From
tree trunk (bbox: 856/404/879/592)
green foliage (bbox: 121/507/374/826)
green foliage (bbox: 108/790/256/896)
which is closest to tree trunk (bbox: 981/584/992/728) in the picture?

* * *

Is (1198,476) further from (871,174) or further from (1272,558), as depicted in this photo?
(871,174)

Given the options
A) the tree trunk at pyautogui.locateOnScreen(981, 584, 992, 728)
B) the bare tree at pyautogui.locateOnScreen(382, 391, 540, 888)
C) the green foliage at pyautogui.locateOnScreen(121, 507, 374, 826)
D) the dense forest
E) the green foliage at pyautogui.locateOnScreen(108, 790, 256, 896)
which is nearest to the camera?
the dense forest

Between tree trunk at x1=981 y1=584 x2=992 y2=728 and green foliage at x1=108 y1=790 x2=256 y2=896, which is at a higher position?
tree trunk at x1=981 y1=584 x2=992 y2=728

TASK REQUIREMENTS
How many lines in the items above contain the string "bbox", with case counting? Reply with the number alone.

REPLY
4